Indeed, with the increasing consequences of climate change, the agricultural industries of the big states have become less productive, more sensitive to natural events.

By its positioning close to the equator, the Pacific Islands, for the most part, have suffered less climate variability than temperate climates have known. The extremes, in the Pacific, we know them and we learn to live with them for much longer than these temperate systems which turn out to be finally very fragile.


With this, and the globalization of trade, the agricultural productions of the big states found themselves facing more animal and vegetable pests than never before. Since then, their productions have been quickly devastated, reminding almost the sci-fi scenarios of the years 2010 (Interstellar…).


For example, in 2020, South American banana production was devastated by "Panama disease" (Fusarium oxysporum sp.). World production has fallen and the banana demand, which is still important in Europe and the United States, has risen sharply, making this common fruit almost a luxury commodity.


And it is in crisis situations that opportunities are found and Pacific farmers have been able to respond to them!


In fact, several farmers in Tahiti and Nouméa decided to join forces in 2028 to pool their banana production and thus be able to have a greater commercial force in the receiving markets.


A few years later, they were joined by producers in Fiji (who migrated sugar cane to the banana relatively quickly, thanks to the rapid growth of the plant in the tropics) and Vanuatu who joined their efforts in a production cooperative and a producers' union managing the entire export chain.

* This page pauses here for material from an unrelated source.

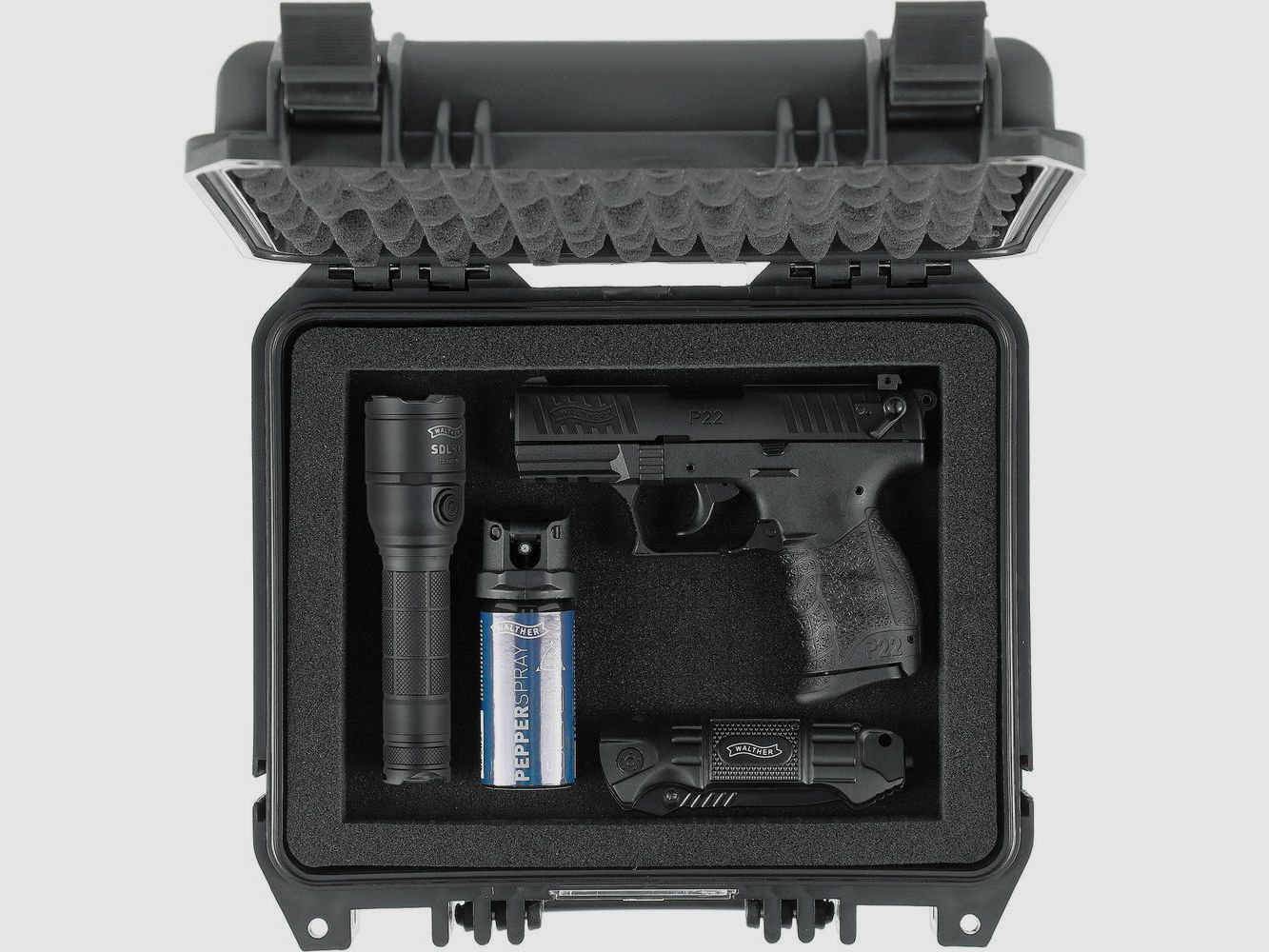 Walther P22Q R2D Set 9mm P.A.K. 308.02.20-1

Although previously hampered by the cost of transport, Pacific banana production has become competitive with soaring prices for South American and Caribbean bananas becoming scarce and therefore expensive.


Once the export channels were created, it was easier to secure the market, especially given the fact that the central position of the Pacific Islands in this area became the heart of global geopolitical movements (notably because of the US-China reports ) has been an obvious boon for our economies.


Or when the Pacific finally manages to make its "constraints" possible real opportunities!